Novel Deepfake Image Detection with PV-ISM: Patch-Based Vision Transformer for Identifying Synthetic Media


ÇINAR O., DOĞAN Y.

Applied Sciences (Switzerland), cilt.15, sa.12, 2025 (SCI-Expanded) identifier identifier

  • Yayın Türü: Makale / Tam Makale
  • Cilt numarası: 15 Sayı: 12
  • Basım Tarihi: 2025
  • Doi Numarası: 10.3390/app15126429
  • Dergi Adı: Applied Sciences (Switzerland)
  • Derginin Tarandığı İndeksler: Science Citation Index Expanded (SCI-EXPANDED), Scopus, Aerospace Database, Agricultural & Environmental Science Database, Applied Science & Technology Source, Communication Abstracts, INSPEC, Metadex, Directory of Open Access Journals, Civil Engineering Abstracts
  • Anahtar Kelimeler: deep learning, Vision Transformers, image classification, AI-generated images, attention mechanism, transfer learning
  • Dokuz Eylül Üniversitesi Adresli: Evet

Özet

This study presents a novel approach to the increasingly important task of distinguishing AI-generated images from authentic photographs. The detection of such synthetic content is critical for combating deepfake misinformation and ensuring the authenticity of digital media in journalism, forensics, and online platforms. A custom-designed Vision Transformer (ViT) model, termed Patch-Based Vision Transformer for Identifying Synthetic Media (PV-ISM), is introduced. Its performance is benchmarked against innovative transfer learning methods using 60,000 authentic images from the CIFAKE dataset, which is derived from CIFAR-10, along with a corresponding collection of images generated using Stable Diffusion 1.4. PV-ISM incorporates patch extraction, positional encoding, and multiple transformer blocks with attention mechanisms to identify subtle artifacts in synthetic images. Following extensive hyperparameter tuning, an accuracy of 96.60% was achieved, surpassing the performance of ResNet50 transfer learning approaches (93.32%) and other comparable methods reported in the literature. The experimental results demonstrate the model’s balanced classification capabilities, exhibiting excellent recall and precision throughout both image categories. The patch-based architecture of Vision Transformers, combined with appropriate data augmentation techniques, proves particularly effective for synthetic image detection while requiring less training time than traditional transfer learning approaches.

> **DATA FOR ANALYSIS**:
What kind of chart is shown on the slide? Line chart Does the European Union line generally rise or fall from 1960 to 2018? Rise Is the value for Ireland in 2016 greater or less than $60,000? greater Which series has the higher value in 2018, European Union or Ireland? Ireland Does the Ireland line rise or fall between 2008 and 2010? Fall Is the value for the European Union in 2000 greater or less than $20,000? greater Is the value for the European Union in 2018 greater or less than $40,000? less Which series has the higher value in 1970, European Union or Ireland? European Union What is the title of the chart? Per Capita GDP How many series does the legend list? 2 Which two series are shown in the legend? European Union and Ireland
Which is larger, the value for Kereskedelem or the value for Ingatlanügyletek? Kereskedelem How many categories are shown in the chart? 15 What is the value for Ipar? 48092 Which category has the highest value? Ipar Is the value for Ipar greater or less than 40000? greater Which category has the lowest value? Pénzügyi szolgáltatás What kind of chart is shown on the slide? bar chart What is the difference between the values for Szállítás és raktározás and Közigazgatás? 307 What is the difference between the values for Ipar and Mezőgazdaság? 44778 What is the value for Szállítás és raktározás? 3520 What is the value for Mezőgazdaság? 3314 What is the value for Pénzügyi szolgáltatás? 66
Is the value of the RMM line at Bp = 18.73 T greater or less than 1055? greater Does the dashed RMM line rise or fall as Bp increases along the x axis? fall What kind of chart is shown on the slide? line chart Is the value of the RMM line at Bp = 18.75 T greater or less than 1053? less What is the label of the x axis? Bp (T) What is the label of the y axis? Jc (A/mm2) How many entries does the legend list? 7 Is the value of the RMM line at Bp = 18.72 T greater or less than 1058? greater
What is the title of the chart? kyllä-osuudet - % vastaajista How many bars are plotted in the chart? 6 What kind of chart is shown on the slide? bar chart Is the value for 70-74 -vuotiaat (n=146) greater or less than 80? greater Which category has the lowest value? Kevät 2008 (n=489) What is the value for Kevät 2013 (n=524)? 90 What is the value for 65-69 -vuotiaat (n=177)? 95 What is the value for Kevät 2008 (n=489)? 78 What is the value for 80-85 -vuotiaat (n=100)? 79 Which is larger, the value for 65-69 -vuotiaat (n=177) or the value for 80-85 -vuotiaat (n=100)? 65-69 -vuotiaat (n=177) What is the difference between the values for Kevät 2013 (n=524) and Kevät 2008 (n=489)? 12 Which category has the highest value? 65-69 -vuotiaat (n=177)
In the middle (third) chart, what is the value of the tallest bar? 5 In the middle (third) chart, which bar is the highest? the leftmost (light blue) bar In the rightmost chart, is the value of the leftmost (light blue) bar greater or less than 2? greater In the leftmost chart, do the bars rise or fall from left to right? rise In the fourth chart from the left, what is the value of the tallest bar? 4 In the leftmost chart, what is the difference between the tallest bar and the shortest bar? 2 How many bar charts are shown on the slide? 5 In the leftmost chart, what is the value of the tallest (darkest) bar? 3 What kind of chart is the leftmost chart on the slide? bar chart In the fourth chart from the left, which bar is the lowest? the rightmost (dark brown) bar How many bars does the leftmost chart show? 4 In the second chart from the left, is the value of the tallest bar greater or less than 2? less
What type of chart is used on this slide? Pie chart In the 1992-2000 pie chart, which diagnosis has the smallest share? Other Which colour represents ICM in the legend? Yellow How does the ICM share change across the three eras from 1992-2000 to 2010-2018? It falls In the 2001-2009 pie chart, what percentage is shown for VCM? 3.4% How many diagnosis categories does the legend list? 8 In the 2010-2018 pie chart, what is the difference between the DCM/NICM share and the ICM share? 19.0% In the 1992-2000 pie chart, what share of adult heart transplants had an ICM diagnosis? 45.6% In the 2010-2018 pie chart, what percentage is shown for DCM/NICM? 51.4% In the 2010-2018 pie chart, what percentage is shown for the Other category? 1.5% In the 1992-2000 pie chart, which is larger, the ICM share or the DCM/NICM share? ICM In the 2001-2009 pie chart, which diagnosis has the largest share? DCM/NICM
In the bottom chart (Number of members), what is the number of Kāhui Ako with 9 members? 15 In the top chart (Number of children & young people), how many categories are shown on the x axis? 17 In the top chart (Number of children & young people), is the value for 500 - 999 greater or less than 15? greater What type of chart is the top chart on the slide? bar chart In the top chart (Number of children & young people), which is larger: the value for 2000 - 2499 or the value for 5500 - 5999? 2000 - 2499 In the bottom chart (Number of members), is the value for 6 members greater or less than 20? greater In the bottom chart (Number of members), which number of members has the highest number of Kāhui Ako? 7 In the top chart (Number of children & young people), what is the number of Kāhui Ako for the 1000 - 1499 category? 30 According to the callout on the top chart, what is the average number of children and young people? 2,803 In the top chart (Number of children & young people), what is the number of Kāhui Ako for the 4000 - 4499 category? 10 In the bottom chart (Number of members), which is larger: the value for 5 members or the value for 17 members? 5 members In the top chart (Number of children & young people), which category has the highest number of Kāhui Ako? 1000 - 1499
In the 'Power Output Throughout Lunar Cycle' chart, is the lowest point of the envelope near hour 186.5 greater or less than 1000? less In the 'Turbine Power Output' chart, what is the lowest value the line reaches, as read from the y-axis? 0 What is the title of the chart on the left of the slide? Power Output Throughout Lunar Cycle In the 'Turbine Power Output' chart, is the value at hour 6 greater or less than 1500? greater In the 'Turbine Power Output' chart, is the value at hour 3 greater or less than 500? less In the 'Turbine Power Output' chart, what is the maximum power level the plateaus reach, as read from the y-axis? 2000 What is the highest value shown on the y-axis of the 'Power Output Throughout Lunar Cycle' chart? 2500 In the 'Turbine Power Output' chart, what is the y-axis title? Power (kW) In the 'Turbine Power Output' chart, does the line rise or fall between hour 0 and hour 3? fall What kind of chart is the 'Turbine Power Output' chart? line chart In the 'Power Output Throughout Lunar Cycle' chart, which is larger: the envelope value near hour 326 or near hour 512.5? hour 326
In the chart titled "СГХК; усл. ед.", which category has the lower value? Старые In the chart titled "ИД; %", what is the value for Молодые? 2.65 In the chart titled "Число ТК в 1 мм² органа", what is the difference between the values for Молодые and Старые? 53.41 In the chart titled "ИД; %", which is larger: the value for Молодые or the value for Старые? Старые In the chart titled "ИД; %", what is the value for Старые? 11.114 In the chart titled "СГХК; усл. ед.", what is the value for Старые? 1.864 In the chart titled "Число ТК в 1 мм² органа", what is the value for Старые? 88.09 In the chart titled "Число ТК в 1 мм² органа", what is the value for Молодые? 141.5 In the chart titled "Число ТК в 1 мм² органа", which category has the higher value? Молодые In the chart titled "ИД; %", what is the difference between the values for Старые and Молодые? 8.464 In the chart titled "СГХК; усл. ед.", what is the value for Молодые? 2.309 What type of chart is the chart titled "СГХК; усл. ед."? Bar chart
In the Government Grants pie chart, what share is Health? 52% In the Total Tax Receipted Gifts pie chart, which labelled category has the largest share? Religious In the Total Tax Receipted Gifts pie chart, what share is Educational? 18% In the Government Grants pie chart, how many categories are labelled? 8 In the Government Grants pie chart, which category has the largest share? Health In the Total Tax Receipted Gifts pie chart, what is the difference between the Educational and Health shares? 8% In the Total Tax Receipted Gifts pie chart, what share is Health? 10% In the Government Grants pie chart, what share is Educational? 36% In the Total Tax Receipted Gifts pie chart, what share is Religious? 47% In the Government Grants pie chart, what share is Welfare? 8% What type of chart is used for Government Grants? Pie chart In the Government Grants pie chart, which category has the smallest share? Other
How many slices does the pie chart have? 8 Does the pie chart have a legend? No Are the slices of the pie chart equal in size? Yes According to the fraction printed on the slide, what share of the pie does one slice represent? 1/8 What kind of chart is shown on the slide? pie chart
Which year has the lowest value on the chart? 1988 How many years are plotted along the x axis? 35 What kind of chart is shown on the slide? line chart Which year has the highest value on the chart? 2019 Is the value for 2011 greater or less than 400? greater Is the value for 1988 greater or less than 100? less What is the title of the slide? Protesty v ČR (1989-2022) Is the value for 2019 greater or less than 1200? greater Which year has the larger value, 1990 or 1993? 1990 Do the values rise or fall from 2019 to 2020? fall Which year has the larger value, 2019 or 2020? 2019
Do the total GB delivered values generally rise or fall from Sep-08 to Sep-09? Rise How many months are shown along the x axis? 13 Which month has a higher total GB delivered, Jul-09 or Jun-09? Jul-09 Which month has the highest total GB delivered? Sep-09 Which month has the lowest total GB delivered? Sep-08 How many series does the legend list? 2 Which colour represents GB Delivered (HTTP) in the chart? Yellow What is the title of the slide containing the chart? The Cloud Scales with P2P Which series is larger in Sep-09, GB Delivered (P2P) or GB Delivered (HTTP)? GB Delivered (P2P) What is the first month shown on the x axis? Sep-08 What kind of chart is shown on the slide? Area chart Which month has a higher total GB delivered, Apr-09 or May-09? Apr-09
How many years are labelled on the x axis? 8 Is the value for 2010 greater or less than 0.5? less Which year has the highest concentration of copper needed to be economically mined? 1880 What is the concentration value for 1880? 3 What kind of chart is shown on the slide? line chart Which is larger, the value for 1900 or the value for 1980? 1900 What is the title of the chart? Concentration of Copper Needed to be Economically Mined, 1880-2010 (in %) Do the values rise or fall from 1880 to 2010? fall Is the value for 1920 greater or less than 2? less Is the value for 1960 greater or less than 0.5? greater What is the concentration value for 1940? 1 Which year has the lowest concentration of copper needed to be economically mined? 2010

> **TASK LIST**:
**A)** On the deepfake detection page, what accuracy did PV-ISM reach after hyperparameter tuning?
**B)** From the deepfake detection page, write out the passage from "ÇINAR O., DOĞAN" to "Adı: Applied Sciences (Switzerland)".
**C)** List every keyword given for the paper on the deepfake detection page.
The entries are not needed for anything here.

> **RESPONSES TO THE EXERCISE**:
**A)** 96.60%

**B)**
ÇINAR O., DOĞAN Y.

Applied Sciences (Switzerland), cilt.15, sa.12, 2025 (SCI-Expanded) identifier identifier

  • Yayın Türü: Makale / Tam Makale
  • Cilt numarası: 15 Sayı: 12
  • Basım Tarihi: 2025
  • Doi Numarası: 10.3390/app15126429
  • Dergi Adı: Applied Sciences (Switzerland)

**C)** deep learning, Vision Transformers, image classification, AI-generated images, attention mechanism, transfer learning